▶

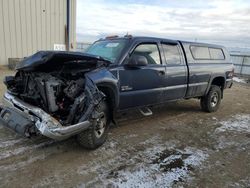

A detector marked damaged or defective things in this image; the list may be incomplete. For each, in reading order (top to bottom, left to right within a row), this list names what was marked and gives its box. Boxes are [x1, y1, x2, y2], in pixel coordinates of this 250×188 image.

crumpled hood [15, 50, 109, 71]
detached front bumper [0, 92, 92, 140]
damaged pickup truck [0, 36, 234, 149]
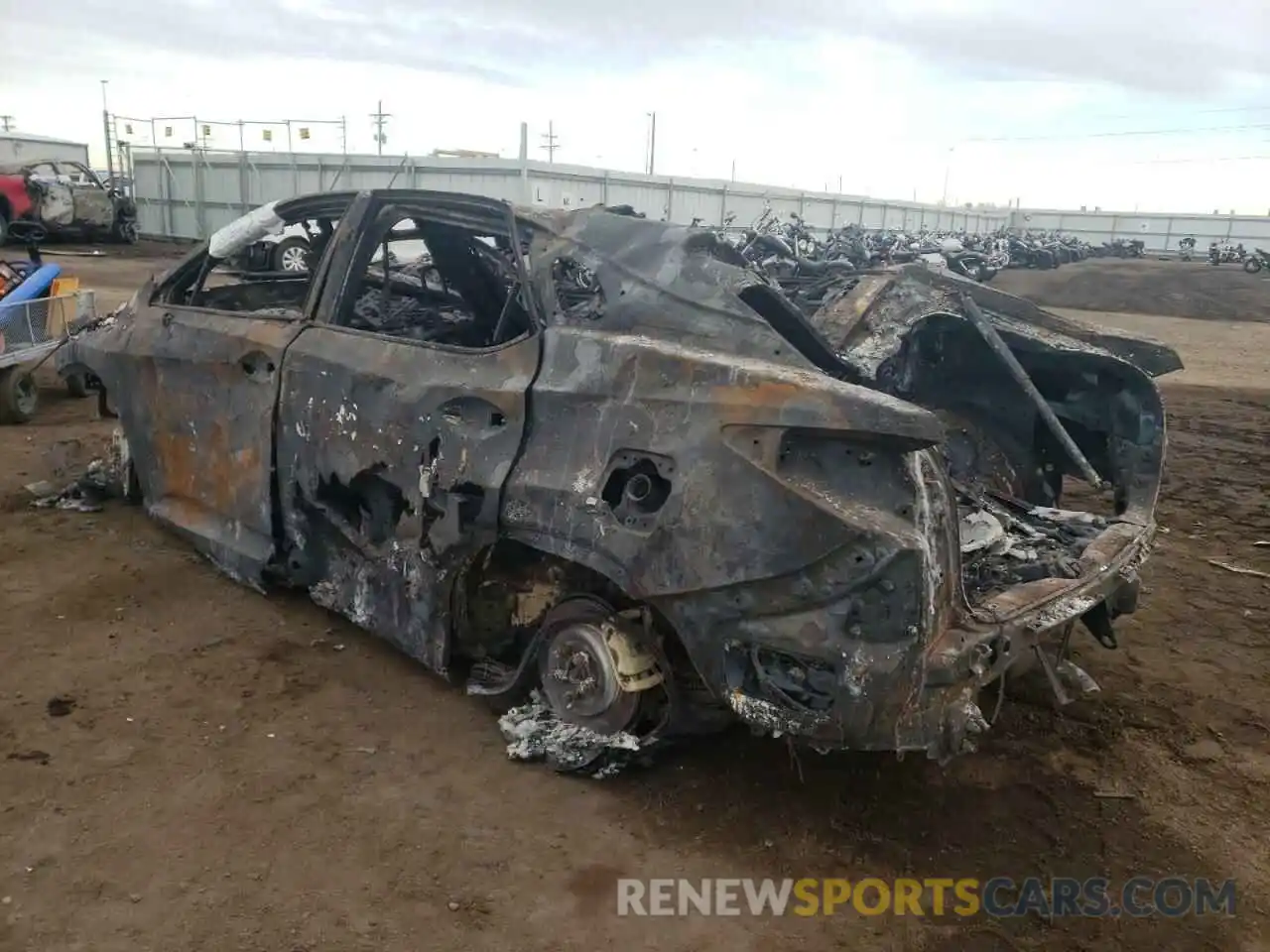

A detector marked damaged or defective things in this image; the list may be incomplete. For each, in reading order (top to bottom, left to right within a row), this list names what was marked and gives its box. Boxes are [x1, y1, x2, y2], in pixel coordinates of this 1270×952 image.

destroyed vehicle [0, 160, 139, 244]
rusted metal [50, 189, 1183, 762]
fire damage [50, 191, 1183, 774]
burned interior [50, 191, 1183, 774]
destroyed vehicle [55, 191, 1183, 766]
damaged door panel [55, 189, 1183, 770]
burned car shell [57, 189, 1183, 762]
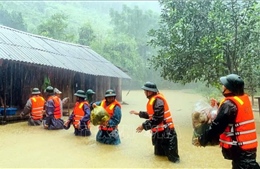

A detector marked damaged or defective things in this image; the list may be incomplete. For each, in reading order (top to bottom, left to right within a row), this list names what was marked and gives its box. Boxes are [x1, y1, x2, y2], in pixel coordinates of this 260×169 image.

rusty metal roof sheet [0, 25, 130, 79]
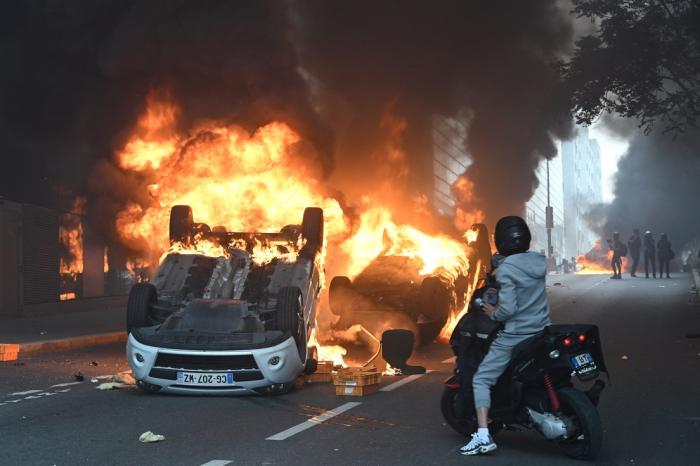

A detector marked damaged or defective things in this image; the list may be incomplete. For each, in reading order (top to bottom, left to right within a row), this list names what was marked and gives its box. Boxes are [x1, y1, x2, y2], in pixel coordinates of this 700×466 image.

overturned car [126, 206, 322, 396]
overturned car [328, 224, 492, 348]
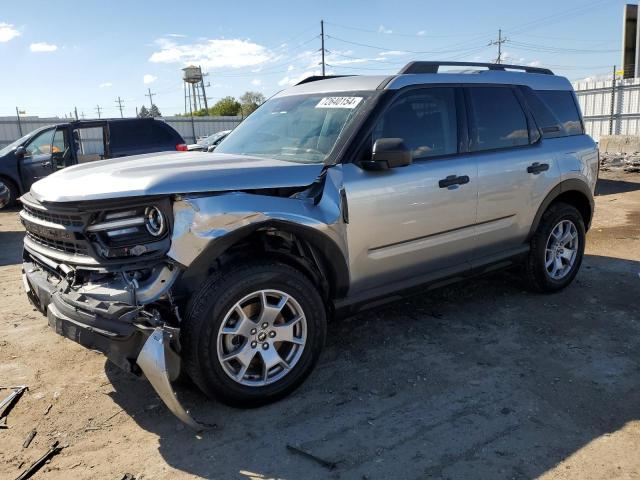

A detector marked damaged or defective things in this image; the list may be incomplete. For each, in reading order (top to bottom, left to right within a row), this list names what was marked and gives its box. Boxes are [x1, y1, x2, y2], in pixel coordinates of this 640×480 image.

crumpled hood [28, 151, 324, 202]
damaged ford bronco [21, 62, 600, 426]
damaged front bumper [21, 256, 205, 430]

◀

— What is expected —
Reproduce every row above verbatim, omitting the pictures.

— Response —
A detector marked damaged or defective things in this image; the list may be incomplete. For each, in reading order (top to bottom, left to right within a row), this list names what was marked and gives its box. Boxes are [x1, y1, x2, y2], in pixel coordinates of this 250×188 image.

crumpled hood [15, 50, 109, 71]
detached front bumper [0, 92, 92, 140]
damaged pickup truck [0, 36, 234, 149]

A detector marked damaged or defective things in this image; the list may be incomplete. For each, in reading order (top to bottom, left to right within a row), this list names what was marked and gives its box. Boxes are [x1, y1, x2, y2], in pixel coordinates of this 1270×952 image.

destroyed vehicle [0, 160, 139, 244]
rusted metal [50, 189, 1183, 762]
fire damage [50, 191, 1183, 774]
burned interior [50, 191, 1183, 774]
destroyed vehicle [55, 191, 1183, 766]
damaged door panel [55, 189, 1183, 770]
burned car shell [57, 189, 1183, 762]

A detector marked damaged or defective things in this image; the list may be incomplete. For each, in reading order (top to bottom, left to right within a row), this list names what was marked and gives its box. Boxes are [x1, y1, x2, y2], in pixel coordinates of this 260×169 image.

rusty metal roof sheet [0, 25, 130, 79]

A detector marked damaged or defective things in this image; the list may be incomplete. For each, in reading order (top to bottom, left to right within a row), this list names what was marked and gives its box. Boxes are [x1, y1, x2, y2], in pixel coordinates of this 700×466 image.

overturned car [126, 206, 322, 396]
overturned car [328, 224, 492, 348]

A detector marked damaged or defective things in this image; the list may be incomplete. For each, in reading order (top to bottom, left to right within a row), this list names what was marked and gives its box. Boxes are [x1, y1, x2, y2], in pixel coordinates of this 640×480 image.

crumpled hood [28, 151, 324, 202]
damaged ford bronco [21, 62, 600, 426]
damaged front bumper [21, 256, 205, 430]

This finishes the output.